A data model is the overarching conceptual layer that organizes data entities and their relationships. The specific physical implementation of that data model including the definitions of data types and constraints constitutes the database schema.
Having organized data entities also helps analytics engineers and analysts build meaningful queries that derive data in a format and granularity that is otherwise not directly available in the base database.
Most analytics engineers have to deal with both relational (typically structured data) and non-relational data (typically unstructured data) coming in from multiple sources. The data is then transformed until it ultimately gets modeled into data entities using relational modeling approaches. More on non-relational databases in the following section, but in a nutshell, structured data is data that can be easily stored in a relational database system, while unstructured data is composed of formats that cannot easily (or at all) be broken down into tabular data. Common examples of unstructured data include video files, PDFs, audio files, and social media posts.
Another popular format is semi-structured data which is inherently difficult to organize into rows and columns, but contains semantic markup that makes it possible to extract the underlying information.

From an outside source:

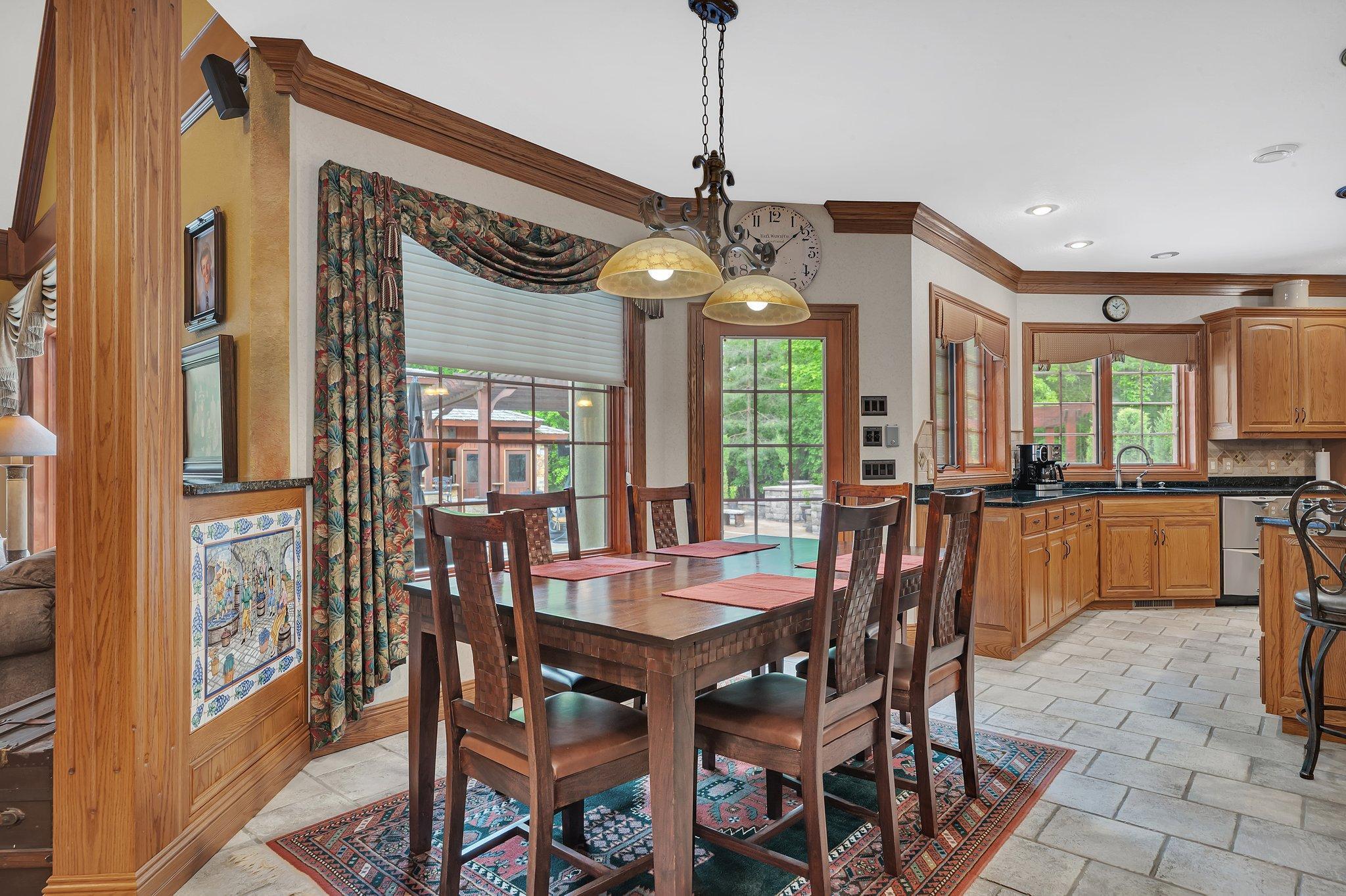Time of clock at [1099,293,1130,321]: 10:07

Some examples include XML and JSON.
Relational data warehouses provide relational databases that are specifically optimized for analytical querying rather than transaction processing. Increasingly, data warehouses are providing better support for unstructured data, or data that cannot be stored in relational tables. .
Even when analytics engineers do not physically enforce relationships at the database level (many modern data warehouses allow for defining relational constraints but do not actually enforce them), they do follow a relational process. This process enables them to still organize the data into logical entities whenever possible, and in order to make sure that the data is not redundant and easily queryable.

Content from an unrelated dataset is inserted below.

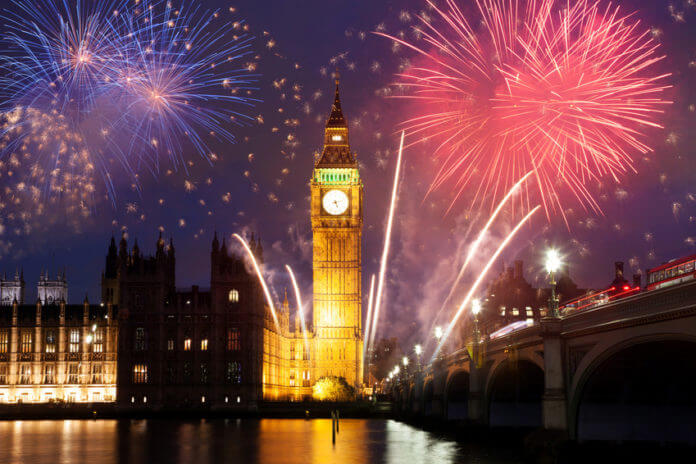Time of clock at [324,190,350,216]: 5:12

Relational database vs. non-relational database
The main difference between a relational and non-relational database is in how they store information. Relational databases are well-suited for data that is structured and store values in tables, and non-relational databases store data in a non-tabular form called unstructured data.
As datasets are becoming dramatically more complex and less structured, the format of the ingested data can sometimes be unpredictable which makes the case for non-relational databases (also called NoSQL).
NoSQL databases are also typically better suited for granular real-time monitoring. On the other hand, relational databases make it easier to look at transformed and aggregated data, making them a more appropriate fit for reporting and analytics.
The below table summarizes the main differences between a relational and a non-relational database:
|Relational Database||Non-Relational Database|
|Data storage||Data is stored in tables.||Data is stored in document files, graph stores, key-value stores, or wide-column stores.|
|Data format||Data is structured.||Data is mainly unstructured.|
|Usage||Mainly used for recording transactions, data modeling, and data analysis.||Mainly used to ingest large volume real-time data streams.|
|Data Integrity||The relationships and constraints defined help ensure higher data integrity.||Non-relational databases do not guarantee data integrity.|
|Scalability||Scalable at a high price tag.||Highly scalable.|
Relational databases store data in a systematic way, and support querying multiple tables together in order to generate business insights.
Often starting off with unorganized and chaotic data, analytics engineers leverage relational databases to bring structure and consistency to their data.
Relational databases also have a strong record of transactional consistency. While some companies are racing to embrace non-relational databases in order to handle the big volume of unstructured data, most of their workloads likely remain transactional and analytical in nature which is why relational databases are very common.